I know liminal stages like this are supposed to be hard and awkward. Your 20s are supposed to be for exploring the unknown and making something of yourself. Yet, I feel too old for some of these life events and not old enough for others. My friends and I were talking about how lucky we are to have simple restaurant jobs that we can work when we’re tired and hungover, but what about when we all get jobs that we can’t work when we’re a little tired and hungover? What then? Here I am trying to calmly construct my resume to represent my professional self while watching my bank account dwindle because I’m working an unpaid internship alongside a minimum wage barista job and I’m spending all my money on vodka shots and morning-after bagels in attempts to make lasting memories with my friends. I’m not sure what order my priorities are supposed to be in and I’m wondering if that means I’m screwed.
I have fiscal burdens that I don’t even understand and I have to graduate and not fuck up my early 20s because there’s a standard set for me and my fellow millennials.

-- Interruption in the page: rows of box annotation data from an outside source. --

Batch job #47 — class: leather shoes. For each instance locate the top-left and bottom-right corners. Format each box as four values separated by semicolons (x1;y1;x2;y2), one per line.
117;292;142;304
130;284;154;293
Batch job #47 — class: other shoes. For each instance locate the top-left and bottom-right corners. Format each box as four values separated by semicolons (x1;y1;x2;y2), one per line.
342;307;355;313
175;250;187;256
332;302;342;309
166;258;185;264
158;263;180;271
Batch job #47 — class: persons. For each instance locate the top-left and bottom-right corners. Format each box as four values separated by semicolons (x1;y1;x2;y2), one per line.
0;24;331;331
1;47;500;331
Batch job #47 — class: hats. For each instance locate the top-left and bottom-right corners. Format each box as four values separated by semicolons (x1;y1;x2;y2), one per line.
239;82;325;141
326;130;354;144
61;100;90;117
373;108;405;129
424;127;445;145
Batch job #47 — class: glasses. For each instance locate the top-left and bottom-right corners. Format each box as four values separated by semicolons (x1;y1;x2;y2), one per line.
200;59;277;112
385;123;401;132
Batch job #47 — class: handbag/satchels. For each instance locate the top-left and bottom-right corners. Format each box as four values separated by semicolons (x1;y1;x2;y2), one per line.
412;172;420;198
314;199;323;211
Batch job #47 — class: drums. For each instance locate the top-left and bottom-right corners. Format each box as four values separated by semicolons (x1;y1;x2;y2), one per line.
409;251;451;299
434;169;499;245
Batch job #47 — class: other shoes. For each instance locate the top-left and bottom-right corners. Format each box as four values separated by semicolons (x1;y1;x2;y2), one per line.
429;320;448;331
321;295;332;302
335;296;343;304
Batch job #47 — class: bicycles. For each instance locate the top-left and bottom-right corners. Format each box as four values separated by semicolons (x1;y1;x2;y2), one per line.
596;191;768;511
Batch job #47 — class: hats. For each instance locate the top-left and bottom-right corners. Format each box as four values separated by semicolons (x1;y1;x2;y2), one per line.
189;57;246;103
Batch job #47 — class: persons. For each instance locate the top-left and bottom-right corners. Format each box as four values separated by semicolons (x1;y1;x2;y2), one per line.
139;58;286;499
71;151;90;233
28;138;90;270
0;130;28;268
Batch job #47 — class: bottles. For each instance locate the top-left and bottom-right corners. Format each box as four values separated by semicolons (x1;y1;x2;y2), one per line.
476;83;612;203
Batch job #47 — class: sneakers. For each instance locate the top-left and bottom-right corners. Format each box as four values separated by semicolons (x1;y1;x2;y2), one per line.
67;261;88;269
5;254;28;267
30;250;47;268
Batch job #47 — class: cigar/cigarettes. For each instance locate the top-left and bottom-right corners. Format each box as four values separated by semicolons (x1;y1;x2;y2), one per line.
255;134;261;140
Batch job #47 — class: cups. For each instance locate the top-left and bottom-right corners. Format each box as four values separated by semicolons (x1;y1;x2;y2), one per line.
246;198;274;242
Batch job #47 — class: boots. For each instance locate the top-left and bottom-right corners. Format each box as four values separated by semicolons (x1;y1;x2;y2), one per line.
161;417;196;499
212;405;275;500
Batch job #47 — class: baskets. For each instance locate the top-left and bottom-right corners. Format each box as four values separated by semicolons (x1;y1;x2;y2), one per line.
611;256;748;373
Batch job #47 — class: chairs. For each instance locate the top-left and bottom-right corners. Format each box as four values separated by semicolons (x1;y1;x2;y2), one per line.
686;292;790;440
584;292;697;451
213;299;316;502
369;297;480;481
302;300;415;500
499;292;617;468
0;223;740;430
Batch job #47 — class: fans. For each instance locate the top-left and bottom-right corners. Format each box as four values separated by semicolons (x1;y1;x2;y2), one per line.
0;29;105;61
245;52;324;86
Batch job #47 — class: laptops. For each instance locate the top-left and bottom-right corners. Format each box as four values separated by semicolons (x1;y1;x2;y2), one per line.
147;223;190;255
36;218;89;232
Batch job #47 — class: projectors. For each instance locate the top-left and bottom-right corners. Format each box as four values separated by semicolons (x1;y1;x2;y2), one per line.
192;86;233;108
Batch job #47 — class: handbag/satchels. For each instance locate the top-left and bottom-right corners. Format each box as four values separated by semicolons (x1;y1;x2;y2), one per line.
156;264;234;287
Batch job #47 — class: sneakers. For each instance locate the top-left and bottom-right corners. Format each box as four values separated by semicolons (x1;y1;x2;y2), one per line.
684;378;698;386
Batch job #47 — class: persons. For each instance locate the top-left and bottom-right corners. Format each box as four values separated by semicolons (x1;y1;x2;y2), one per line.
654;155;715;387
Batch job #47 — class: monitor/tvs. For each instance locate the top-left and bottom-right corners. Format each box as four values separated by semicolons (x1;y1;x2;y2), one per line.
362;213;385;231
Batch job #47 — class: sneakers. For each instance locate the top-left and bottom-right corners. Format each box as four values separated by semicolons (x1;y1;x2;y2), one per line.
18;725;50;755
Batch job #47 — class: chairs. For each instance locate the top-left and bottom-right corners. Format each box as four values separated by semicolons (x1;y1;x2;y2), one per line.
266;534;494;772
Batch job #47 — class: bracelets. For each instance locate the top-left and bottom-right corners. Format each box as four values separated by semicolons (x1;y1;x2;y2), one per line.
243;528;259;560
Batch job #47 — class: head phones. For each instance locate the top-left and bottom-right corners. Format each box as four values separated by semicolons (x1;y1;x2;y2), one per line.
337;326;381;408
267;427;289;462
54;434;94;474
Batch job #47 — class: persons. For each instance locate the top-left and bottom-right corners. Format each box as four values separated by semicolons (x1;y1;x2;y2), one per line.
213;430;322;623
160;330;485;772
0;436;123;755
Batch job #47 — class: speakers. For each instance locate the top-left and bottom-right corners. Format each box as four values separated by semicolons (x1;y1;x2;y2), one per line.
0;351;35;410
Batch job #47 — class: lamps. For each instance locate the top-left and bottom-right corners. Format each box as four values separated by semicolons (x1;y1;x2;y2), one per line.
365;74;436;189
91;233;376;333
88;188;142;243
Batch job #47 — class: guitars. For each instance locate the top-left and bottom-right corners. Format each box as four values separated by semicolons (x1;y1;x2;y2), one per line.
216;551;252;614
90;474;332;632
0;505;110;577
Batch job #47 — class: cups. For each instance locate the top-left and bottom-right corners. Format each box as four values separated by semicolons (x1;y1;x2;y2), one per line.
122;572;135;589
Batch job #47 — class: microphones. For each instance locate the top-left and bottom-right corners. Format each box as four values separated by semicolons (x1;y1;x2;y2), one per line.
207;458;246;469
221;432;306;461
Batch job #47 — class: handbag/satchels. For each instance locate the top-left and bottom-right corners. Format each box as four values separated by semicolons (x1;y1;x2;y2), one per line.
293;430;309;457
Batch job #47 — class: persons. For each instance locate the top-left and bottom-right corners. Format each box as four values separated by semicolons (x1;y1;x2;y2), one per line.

The older generation is watching all of us, ready to pass on general societal responsibilities and cross their fingers that, as they enter retirement and we enter “the real world,” we won’t metaphorically (or literally) make everything burst into flames.
This in-between stage really fucking blows. I’m standing on the edge of this cliff marked “Post Grad Life: Danger” and I’m dangling by that string and someone is about to cut it and I’m about to fall headfirst. I have so many decisions to make and I’m changing into this new version of myself and it feels so forced because my senior classmates and I are trying to deconstruct our current selves and live up to the societal expectations created for us. I need to get a job after graduation, I need to financially support myself, and pay off my college loans, but what about right now?
Right now, I’m overtired and over-caffeinated and “adulthood” is not-so-patiently waiting for me to get my shit together.